Ce sentiment de dualité s’aggrave quand les jeunes hommes, en particulier, ressentent une perte de leur identité face à un féminisme jugé menaçant. Le discours sur les privilèges masculins peut en effet engendrer une réaction défensive. Nombreux sont ceux qui se sentent en difficulté pour exprimer leur vulnérabilité, leur souffrance ou leurs combats personnels, pris dans une toile d’accusations de privilèges et de toxicité. Ce paradoxe conduit certains jeunes à adopter une position anti-féministe, repliant leurs luttes sur eux-mêmes plutôt que de s’engager dans un dialogue constructif.

Mais le féminisme ne doit pas tomber dans le piège de la victimisation. Au contraire, il doit devenir un chant collectif qui embrasse et soutient des identités diverses. Pour les 18-25 ans, opérer une recontextualisation de ce mouvement est impératif. Le féminin ne doit pas être synonyme d’exclusion. Une intégration complémentaire des diverses luttes pourrait offrir une stabilité et une solidarité dont cette génération a cruellement besoin.

Un autre facteur déterminant dans cette querelle générationnelle réside dans les modèles médiatiques proposés par le féminisme. Trop souvent, le féminisme moderne semble s’afficher comme un club fermé, propulsant des figures charismatiques, mais éloignées des préoccupations quotidiennes de ces jeunes adultes. Les jeunes se heurtent à des idéaux qu’ils jugent inaccessibles, ce qui alimente leur rancœur. Les exemples trop brillants éludent les réalités de la classe ouvrière ou des classes moyennes. Ce fossé entre aspirations et la réalité vécue éclipse par ailleurs les vraies réussites du féminisme, les véritables victoires qui devraient unir les luttes.

**LISTE DES TÂCHES:**
- A) Recopiez le passage de l'extrait sur le féminisme et les jeunes adultes compris entre "Un autre facteur" et "unir les luttes.", bornes incluses.
- B) Rédigez la suite du texte sur le féminisme et les 18-25 ans, en reprenant juste après sa dernière phrase.

**LIGNES EXTRAITES:**
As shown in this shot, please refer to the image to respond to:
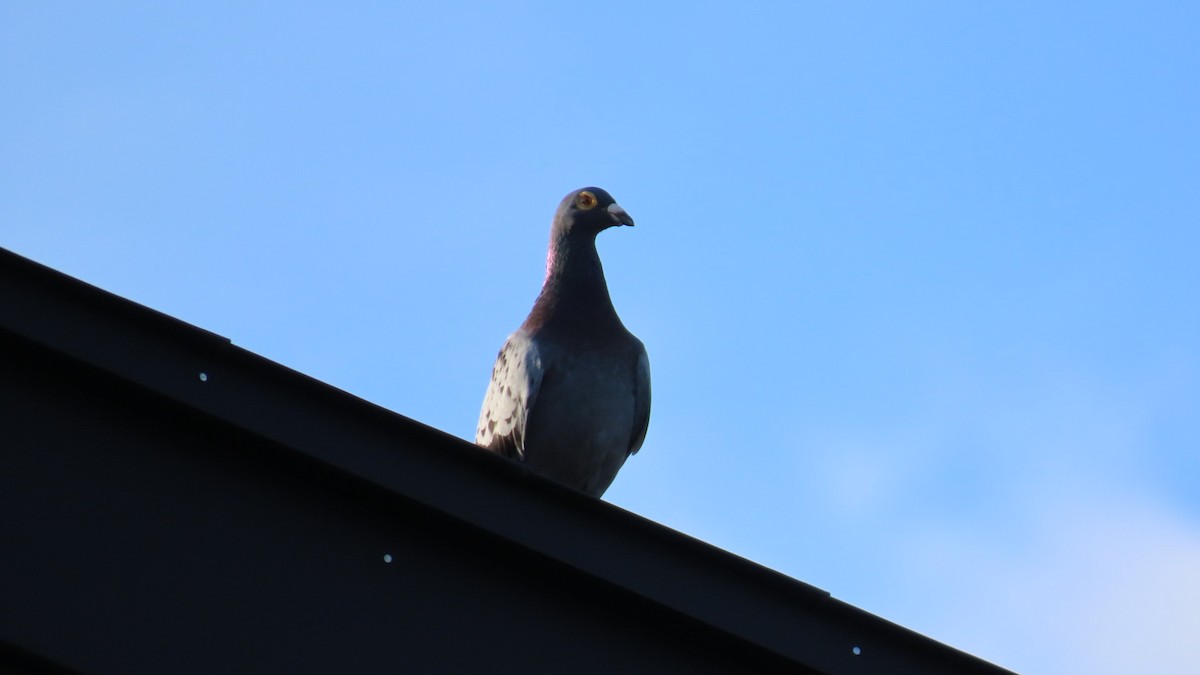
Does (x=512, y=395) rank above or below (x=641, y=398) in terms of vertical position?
below

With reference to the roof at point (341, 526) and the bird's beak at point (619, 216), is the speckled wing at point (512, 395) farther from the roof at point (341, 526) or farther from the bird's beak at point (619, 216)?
the roof at point (341, 526)

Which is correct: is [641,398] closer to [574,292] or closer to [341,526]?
[574,292]

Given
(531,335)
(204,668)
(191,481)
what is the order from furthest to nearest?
(531,335) < (191,481) < (204,668)

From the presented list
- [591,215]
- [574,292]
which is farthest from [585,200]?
[574,292]

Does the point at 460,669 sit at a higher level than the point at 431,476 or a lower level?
lower

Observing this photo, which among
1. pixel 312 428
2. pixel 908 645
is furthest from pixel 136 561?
pixel 908 645

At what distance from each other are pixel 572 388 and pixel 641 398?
58 centimetres

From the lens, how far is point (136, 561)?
2623mm

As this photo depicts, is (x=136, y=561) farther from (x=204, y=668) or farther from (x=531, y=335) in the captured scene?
(x=531, y=335)

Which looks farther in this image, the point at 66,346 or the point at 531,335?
the point at 531,335

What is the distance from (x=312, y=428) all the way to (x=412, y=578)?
37 cm

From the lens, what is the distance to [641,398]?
7.55 metres

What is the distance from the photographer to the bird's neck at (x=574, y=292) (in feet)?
24.4

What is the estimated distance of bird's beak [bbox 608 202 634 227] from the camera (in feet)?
25.8
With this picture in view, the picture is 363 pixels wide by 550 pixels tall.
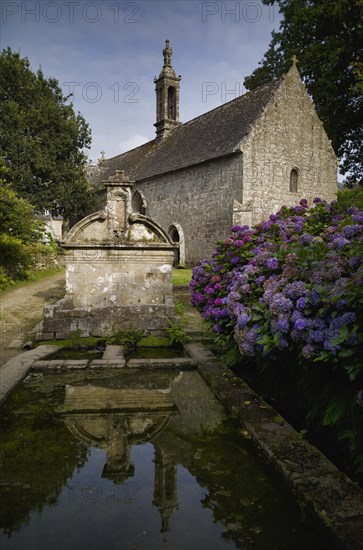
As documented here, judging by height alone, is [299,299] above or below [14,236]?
below

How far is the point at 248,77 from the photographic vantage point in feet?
77.0

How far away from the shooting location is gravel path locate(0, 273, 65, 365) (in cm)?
590

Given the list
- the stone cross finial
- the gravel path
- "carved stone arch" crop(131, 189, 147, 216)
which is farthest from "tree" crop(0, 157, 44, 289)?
the stone cross finial

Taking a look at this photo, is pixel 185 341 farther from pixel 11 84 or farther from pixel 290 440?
pixel 11 84

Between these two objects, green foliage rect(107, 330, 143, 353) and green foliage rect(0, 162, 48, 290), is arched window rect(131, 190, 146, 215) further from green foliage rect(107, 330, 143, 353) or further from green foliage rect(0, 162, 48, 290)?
green foliage rect(107, 330, 143, 353)

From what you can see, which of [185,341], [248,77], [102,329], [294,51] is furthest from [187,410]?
[248,77]

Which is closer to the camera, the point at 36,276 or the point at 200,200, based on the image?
the point at 36,276

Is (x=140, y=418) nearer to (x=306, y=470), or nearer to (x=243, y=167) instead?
(x=306, y=470)

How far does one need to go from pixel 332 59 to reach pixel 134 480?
20.0 m

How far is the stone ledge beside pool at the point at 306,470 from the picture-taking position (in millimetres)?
1924

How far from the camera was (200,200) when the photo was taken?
1952 centimetres

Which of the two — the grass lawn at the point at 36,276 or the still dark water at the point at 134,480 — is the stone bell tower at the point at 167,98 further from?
the still dark water at the point at 134,480

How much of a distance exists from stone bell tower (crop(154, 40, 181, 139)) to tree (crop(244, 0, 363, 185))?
7131 millimetres

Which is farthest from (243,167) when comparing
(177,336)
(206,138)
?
(177,336)
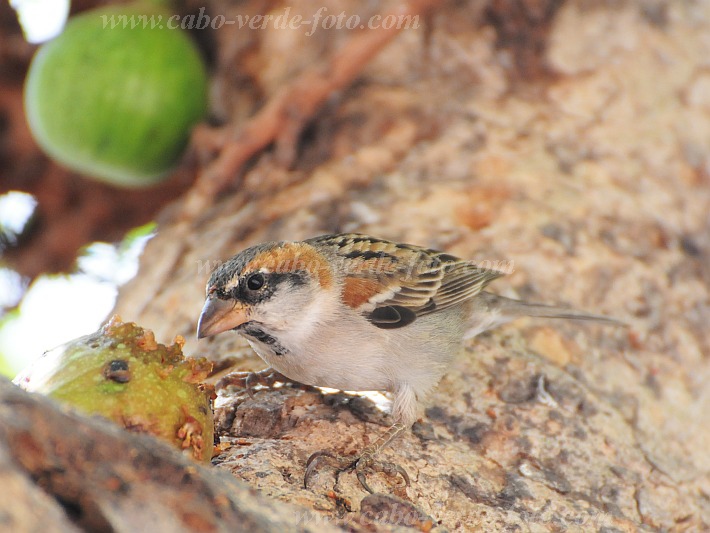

**RÉPONSES ATTENDUES:**
- A)
Un autre facteur déterminant dans cette querelle générationnelle réside dans les modèles médiatiques proposés par le féminisme. Trop souvent, le féminisme moderne semble s’afficher comme un club fermé, propulsant des figures charismatiques, mais éloignées des préoccupations quotidiennes de ces jeunes adultes. Les jeunes se heurtent à des idéaux qu’ils jugent inaccessibles, ce qui alimente leur rancœur. Les exemples trop brillants éludent les réalités de la classe ouvrière ou des classes moyennes. Ce fossé entre aspirations et la réalité vécue éclipse par ailleurs les vraies réussites du féminisme, les véritables victoires qui devraient unir les luttes.

- B)
En outre, l’ubérisation de la société et l’émergence de conditions de travail précaires entravent la capacité des jeunes à se projeter dans un avenir où le féminisme pourrait jouer un rôle central. Leur incapacité à se projeter dans des scénarios positifs les pousse à se détourner des luttes qui semblent déconnectées de leur quotidien. Comment s’engager pour l’égalité salariale quand la peur de la précarité est omniprésente ? L’aspiration à un changement systémique se heurte à une réalité intrusivement consumériste, où chaque individu vogue dans des batailles solitaires pour la survie.

Pour surmonter cette crise de relation entre le féminisme et les jeunes, il est urgent de réinventer, de renouveler les discours et les actions. Tout d’abord, le féminisme doit se reconnecter avec ses racines inclusives, embrassant toutes les luttes et énonçant avec clarté ses valeurs fondamentales. Les figures féministes doivent être quelque peu désacralisées et replacées au sein d’un large éventail de perspectives, rendant ainsi le mouvement accessible et pertinent pour tous.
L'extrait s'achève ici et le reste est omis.